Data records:

# # # # # # #

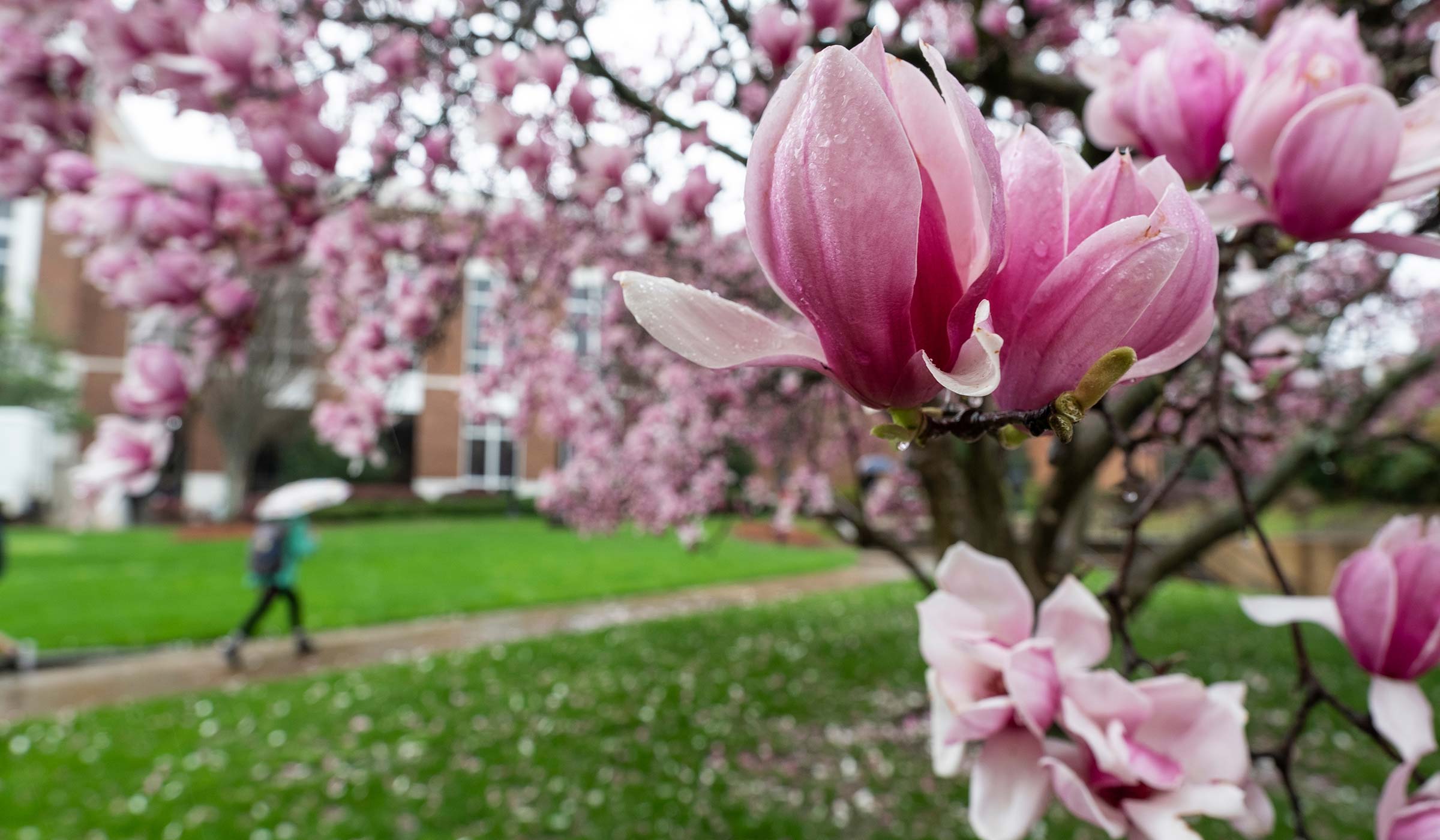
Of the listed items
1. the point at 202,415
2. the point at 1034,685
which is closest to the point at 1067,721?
the point at 1034,685

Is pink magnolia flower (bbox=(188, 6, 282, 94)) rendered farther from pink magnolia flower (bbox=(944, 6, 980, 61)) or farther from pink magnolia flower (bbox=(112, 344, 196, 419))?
pink magnolia flower (bbox=(944, 6, 980, 61))

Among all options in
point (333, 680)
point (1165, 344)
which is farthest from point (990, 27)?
point (333, 680)

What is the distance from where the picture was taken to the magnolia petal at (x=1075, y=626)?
63 centimetres

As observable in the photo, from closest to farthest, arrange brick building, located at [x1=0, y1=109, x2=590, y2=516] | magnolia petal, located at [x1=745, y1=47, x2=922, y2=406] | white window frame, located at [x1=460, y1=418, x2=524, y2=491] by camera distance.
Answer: magnolia petal, located at [x1=745, y1=47, x2=922, y2=406]
brick building, located at [x1=0, y1=109, x2=590, y2=516]
white window frame, located at [x1=460, y1=418, x2=524, y2=491]

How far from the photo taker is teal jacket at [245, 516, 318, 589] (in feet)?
20.5

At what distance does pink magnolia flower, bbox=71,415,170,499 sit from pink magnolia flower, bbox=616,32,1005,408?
1.69 metres

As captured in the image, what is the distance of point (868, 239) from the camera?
34 cm

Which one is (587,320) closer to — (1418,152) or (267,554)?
(267,554)

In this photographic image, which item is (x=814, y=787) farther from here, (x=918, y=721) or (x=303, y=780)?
(x=303, y=780)

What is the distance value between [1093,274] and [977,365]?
7cm

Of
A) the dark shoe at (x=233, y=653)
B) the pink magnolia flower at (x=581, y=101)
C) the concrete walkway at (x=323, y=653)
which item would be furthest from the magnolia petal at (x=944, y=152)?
the dark shoe at (x=233, y=653)

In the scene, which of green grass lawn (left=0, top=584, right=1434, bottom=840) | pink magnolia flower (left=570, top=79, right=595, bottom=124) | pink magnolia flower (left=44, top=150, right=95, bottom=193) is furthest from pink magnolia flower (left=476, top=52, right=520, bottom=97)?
green grass lawn (left=0, top=584, right=1434, bottom=840)

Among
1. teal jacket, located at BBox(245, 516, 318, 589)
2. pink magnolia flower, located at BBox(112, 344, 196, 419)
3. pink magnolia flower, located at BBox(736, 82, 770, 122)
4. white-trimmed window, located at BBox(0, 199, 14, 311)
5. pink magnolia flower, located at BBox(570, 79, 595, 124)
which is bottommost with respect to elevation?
teal jacket, located at BBox(245, 516, 318, 589)

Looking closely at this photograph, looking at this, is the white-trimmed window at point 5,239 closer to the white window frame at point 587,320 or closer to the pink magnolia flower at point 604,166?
the white window frame at point 587,320
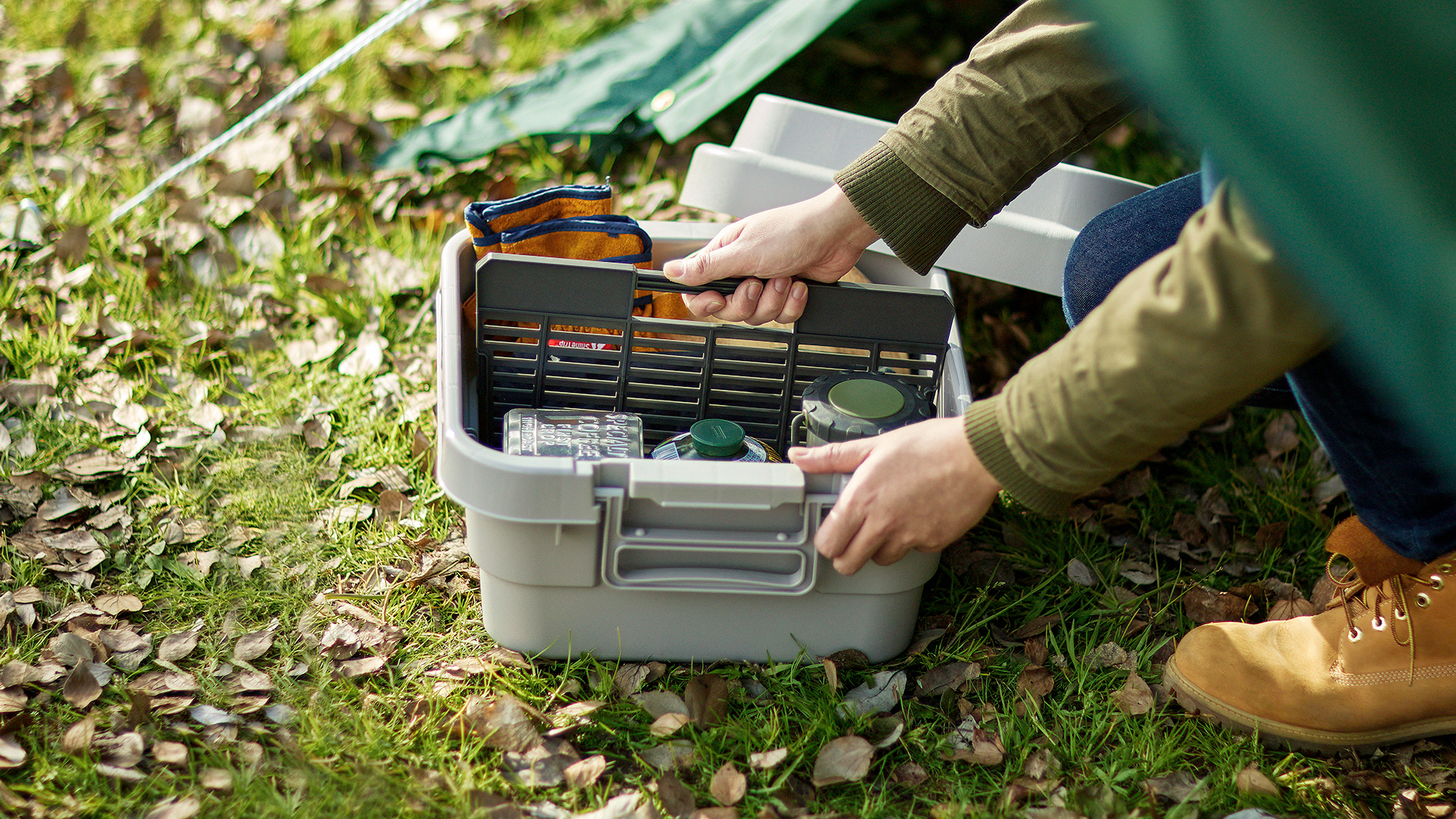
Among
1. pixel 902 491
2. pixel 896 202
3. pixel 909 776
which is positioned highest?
pixel 896 202

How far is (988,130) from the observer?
4.03 feet

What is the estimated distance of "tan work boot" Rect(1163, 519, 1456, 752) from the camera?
119 centimetres

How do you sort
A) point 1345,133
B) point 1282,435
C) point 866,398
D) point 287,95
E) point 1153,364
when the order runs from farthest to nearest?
1. point 287,95
2. point 1282,435
3. point 866,398
4. point 1153,364
5. point 1345,133

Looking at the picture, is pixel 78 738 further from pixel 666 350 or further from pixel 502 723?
pixel 666 350

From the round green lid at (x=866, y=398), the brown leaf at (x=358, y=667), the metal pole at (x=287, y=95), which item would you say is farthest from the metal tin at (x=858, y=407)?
the metal pole at (x=287, y=95)

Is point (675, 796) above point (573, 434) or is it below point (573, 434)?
below

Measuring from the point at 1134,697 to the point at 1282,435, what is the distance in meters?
0.66

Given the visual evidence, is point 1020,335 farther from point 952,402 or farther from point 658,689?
point 658,689

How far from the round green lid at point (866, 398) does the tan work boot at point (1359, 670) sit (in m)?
0.47

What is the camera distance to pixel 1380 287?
0.60 metres

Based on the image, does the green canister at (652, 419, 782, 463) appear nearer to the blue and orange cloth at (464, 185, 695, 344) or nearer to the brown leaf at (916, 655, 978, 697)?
the blue and orange cloth at (464, 185, 695, 344)

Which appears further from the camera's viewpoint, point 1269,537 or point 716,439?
point 1269,537

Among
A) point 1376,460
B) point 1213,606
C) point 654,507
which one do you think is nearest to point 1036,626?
point 1213,606

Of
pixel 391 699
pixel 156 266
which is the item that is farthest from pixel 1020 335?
pixel 156 266
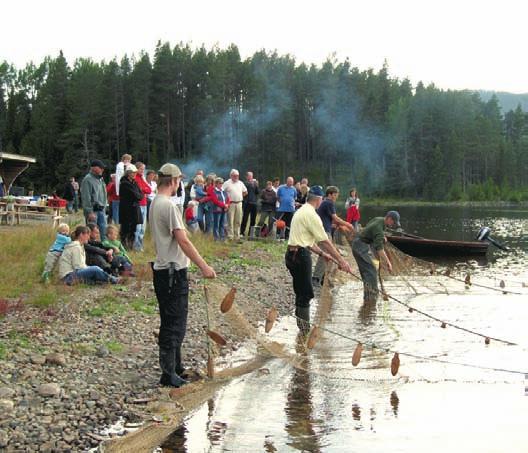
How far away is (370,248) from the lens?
1359 cm

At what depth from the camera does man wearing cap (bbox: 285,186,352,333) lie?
361 inches

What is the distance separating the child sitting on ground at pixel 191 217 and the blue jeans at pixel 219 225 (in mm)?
515

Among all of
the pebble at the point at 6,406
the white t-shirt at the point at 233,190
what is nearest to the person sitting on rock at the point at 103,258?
the pebble at the point at 6,406

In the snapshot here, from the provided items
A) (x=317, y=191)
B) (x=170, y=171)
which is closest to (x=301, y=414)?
(x=170, y=171)

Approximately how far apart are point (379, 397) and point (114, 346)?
127 inches

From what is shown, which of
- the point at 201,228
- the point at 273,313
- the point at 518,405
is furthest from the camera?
the point at 201,228

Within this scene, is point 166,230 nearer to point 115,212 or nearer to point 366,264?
point 366,264

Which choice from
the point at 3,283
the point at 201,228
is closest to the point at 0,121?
the point at 201,228

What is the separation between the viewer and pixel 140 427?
640cm

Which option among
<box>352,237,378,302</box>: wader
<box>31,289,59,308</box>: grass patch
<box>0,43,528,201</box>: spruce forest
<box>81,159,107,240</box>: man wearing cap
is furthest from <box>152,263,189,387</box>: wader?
<box>0,43,528,201</box>: spruce forest

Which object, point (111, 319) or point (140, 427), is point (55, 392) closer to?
point (140, 427)

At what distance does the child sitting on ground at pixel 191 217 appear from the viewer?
18.2m

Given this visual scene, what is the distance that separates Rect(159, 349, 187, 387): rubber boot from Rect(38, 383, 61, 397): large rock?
108 cm

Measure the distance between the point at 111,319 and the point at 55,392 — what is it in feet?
9.41
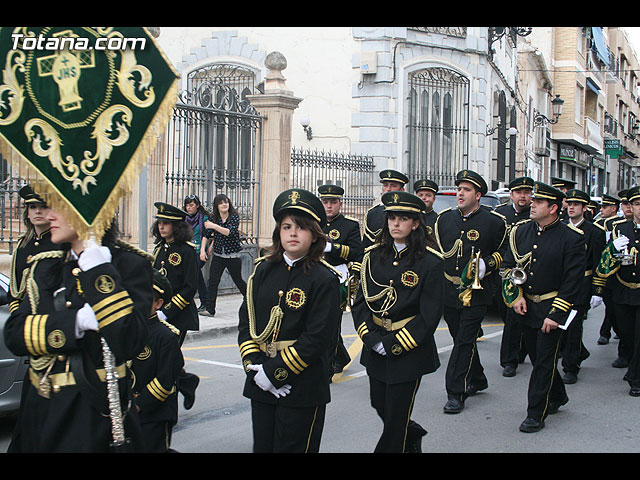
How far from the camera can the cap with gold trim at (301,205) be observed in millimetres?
4418

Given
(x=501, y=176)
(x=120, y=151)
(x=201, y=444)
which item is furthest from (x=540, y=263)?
(x=501, y=176)

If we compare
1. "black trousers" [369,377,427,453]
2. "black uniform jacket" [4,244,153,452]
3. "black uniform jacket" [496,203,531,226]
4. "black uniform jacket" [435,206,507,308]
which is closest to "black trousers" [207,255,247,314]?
"black uniform jacket" [496,203,531,226]

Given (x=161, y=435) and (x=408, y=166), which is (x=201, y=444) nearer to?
(x=161, y=435)

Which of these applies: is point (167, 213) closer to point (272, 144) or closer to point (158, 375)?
point (158, 375)

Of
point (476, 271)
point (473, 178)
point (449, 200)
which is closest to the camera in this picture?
point (476, 271)

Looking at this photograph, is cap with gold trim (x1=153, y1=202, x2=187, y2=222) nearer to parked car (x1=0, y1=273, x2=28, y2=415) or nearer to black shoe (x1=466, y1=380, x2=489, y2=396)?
parked car (x1=0, y1=273, x2=28, y2=415)

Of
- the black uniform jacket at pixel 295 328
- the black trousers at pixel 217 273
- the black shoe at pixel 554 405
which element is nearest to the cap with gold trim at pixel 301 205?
the black uniform jacket at pixel 295 328

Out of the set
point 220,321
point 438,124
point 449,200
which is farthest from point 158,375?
point 438,124

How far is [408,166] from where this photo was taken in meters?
21.5

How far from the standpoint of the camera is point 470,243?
24.9ft

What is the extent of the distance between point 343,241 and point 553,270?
2.53 metres

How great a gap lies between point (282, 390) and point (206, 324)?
6957mm

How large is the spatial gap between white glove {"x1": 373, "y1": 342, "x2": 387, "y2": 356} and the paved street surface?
47.4 inches

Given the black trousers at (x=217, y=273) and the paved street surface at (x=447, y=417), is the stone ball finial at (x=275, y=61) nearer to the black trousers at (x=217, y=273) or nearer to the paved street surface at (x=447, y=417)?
the black trousers at (x=217, y=273)
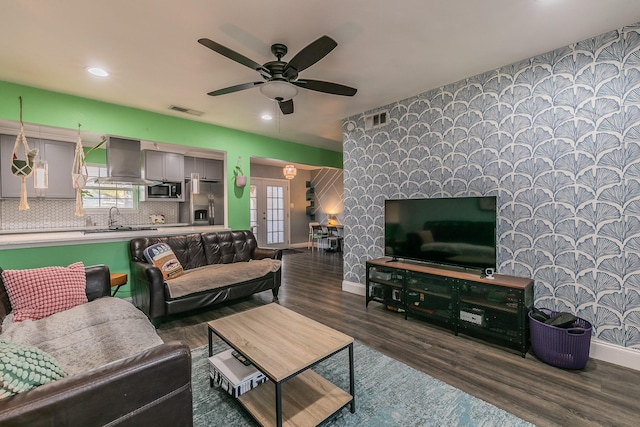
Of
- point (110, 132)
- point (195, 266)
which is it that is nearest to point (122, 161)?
point (110, 132)

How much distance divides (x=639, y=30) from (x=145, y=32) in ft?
12.6

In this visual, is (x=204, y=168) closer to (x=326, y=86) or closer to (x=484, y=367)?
(x=326, y=86)

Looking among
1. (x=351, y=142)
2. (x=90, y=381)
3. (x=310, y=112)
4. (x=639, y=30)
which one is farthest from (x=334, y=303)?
(x=639, y=30)

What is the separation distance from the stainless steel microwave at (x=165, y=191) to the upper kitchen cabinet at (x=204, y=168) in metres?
0.32

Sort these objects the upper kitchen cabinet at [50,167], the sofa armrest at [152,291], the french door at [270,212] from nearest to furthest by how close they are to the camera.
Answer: the sofa armrest at [152,291], the upper kitchen cabinet at [50,167], the french door at [270,212]

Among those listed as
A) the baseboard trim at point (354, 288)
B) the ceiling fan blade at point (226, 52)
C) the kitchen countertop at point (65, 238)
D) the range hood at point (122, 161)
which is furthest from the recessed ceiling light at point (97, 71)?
the baseboard trim at point (354, 288)

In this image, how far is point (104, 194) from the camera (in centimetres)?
567

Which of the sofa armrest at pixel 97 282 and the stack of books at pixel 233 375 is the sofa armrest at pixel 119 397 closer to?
the stack of books at pixel 233 375

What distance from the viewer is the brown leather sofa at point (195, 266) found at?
305 centimetres

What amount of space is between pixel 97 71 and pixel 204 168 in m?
3.68

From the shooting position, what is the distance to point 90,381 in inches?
Result: 39.7

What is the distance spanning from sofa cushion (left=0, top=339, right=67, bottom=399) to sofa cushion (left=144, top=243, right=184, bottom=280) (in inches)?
87.1

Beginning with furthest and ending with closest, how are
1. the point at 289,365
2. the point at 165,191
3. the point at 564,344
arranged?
1. the point at 165,191
2. the point at 564,344
3. the point at 289,365

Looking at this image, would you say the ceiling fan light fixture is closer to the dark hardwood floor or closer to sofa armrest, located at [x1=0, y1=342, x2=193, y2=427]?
sofa armrest, located at [x1=0, y1=342, x2=193, y2=427]
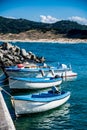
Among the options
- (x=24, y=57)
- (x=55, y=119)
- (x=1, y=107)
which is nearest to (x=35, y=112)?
(x=55, y=119)

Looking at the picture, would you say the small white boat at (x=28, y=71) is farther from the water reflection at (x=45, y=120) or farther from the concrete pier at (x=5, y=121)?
the concrete pier at (x=5, y=121)

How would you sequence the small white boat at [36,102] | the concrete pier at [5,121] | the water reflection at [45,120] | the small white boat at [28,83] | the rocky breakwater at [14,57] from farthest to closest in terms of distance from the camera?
the rocky breakwater at [14,57] → the small white boat at [28,83] → the small white boat at [36,102] → the water reflection at [45,120] → the concrete pier at [5,121]

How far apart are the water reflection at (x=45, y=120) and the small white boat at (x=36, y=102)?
0.35 metres

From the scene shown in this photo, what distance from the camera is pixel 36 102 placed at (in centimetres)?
2562

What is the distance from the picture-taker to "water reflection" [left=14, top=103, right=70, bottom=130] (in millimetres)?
23802

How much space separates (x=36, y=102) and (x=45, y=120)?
1.28 m

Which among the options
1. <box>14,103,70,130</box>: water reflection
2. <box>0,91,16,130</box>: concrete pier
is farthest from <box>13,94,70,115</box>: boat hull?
<box>0,91,16,130</box>: concrete pier

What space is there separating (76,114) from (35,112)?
109 inches

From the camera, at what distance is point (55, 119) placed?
2545 cm

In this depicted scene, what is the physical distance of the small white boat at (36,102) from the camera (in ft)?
81.8

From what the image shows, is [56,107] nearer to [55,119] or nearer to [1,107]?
[55,119]

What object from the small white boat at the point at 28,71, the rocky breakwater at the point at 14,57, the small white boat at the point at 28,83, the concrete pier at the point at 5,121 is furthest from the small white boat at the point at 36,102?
the rocky breakwater at the point at 14,57

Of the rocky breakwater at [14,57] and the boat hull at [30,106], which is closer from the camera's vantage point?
the boat hull at [30,106]

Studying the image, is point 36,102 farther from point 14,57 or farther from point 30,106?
point 14,57
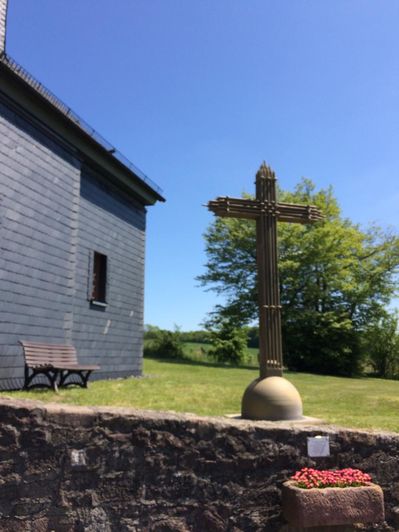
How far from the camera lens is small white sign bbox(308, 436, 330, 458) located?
3.73m

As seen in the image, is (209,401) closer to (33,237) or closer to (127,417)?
(33,237)

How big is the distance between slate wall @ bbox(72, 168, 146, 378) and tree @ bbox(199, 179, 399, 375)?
11.3 meters

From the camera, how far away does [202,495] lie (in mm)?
3535

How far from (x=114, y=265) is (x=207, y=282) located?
14395 millimetres

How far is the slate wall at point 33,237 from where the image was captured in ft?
29.0

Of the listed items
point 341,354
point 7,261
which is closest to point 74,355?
point 7,261

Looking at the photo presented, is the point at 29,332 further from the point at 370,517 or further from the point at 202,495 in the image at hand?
the point at 370,517

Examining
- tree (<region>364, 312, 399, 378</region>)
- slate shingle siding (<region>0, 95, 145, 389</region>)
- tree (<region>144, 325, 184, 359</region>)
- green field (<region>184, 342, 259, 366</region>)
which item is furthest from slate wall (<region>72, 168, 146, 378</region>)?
tree (<region>364, 312, 399, 378</region>)

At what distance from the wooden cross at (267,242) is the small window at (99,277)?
7.09m

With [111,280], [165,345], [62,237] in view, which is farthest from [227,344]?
[62,237]

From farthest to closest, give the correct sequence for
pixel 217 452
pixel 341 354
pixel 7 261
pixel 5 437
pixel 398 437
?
pixel 341 354
pixel 7 261
pixel 398 437
pixel 217 452
pixel 5 437

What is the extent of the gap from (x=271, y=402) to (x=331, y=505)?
1.75 meters

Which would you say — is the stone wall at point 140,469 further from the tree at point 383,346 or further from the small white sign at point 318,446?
the tree at point 383,346

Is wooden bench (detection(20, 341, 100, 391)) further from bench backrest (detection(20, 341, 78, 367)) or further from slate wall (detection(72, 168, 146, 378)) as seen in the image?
slate wall (detection(72, 168, 146, 378))
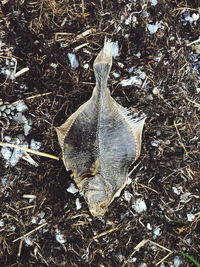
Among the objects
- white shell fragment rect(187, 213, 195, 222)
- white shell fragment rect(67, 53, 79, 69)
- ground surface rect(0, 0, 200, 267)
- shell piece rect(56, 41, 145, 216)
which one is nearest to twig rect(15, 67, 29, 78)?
ground surface rect(0, 0, 200, 267)

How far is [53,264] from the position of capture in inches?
109

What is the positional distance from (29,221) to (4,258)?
1.45 ft

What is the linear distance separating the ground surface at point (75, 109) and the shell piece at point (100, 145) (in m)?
0.29

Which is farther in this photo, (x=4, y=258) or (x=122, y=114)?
(x=4, y=258)

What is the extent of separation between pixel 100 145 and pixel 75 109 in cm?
56

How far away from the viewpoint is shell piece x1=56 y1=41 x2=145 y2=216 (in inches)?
93.5

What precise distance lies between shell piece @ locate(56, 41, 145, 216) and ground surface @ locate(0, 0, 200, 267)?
29 centimetres

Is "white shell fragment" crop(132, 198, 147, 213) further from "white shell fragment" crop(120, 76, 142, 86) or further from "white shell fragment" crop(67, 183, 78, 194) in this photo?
"white shell fragment" crop(120, 76, 142, 86)

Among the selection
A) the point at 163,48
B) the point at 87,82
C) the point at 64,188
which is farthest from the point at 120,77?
the point at 64,188

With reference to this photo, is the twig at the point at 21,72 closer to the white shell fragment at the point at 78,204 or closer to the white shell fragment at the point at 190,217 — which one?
the white shell fragment at the point at 78,204

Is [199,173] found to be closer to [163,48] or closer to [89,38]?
[163,48]

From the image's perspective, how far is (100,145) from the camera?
7.80 feet

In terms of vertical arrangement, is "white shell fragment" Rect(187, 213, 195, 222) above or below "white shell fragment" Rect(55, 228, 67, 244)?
above

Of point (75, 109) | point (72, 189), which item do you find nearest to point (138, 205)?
point (72, 189)
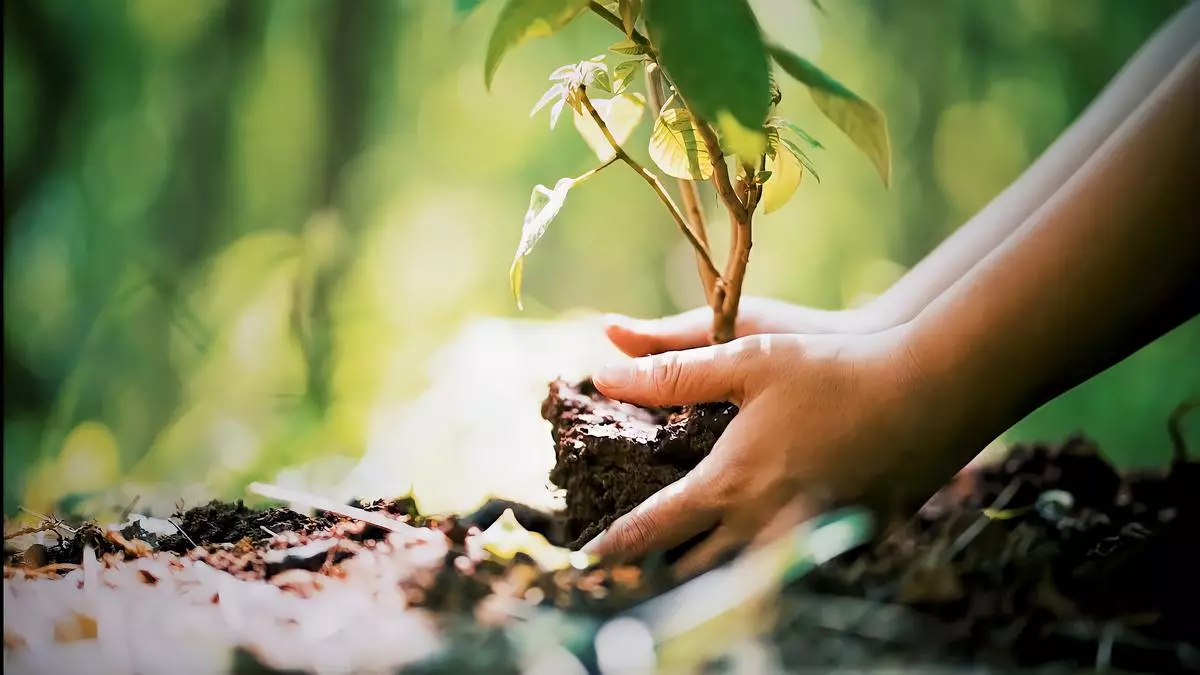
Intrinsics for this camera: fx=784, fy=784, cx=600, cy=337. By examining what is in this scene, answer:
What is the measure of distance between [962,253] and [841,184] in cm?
21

# # # # # # #

▶ [EXERCISE]: Output the line containing "in this photo?" along with every line after it to the end of the material, exactly as written, but without pictures.

▶ [WRITTEN ANSWER]:
Is "white shell fragment" crop(132, 198, 147, 213) further from "white shell fragment" crop(120, 76, 142, 86) or further from "white shell fragment" crop(67, 183, 78, 194) in this photo?
"white shell fragment" crop(120, 76, 142, 86)

Among the selection
A) the point at 163,48
B) the point at 87,82
C) the point at 64,188
which is farthest from the point at 120,77?
the point at 64,188

With reference to this photo, is the twig at the point at 21,72 closer to the white shell fragment at the point at 78,204 or closer to the white shell fragment at the point at 190,217 — which one?
the white shell fragment at the point at 78,204

Is [199,173] found to be closer to [163,48] or closer to [89,38]?
[163,48]

From the image's perspective, how far is (100,145) from the camera?
7.80 feet

In terms of vertical arrangement, is "white shell fragment" Rect(187, 213, 195, 222) above or below "white shell fragment" Rect(55, 228, 67, 244)?
above

Of point (75, 109) | point (72, 189), which item do you find nearest to point (138, 205)?
point (72, 189)
Intrinsics for this camera: fx=784, fy=784, cx=600, cy=337. By examining what is in this scene, answer:
What is the measure of distance between [962,253] and [841,184] in cm?
21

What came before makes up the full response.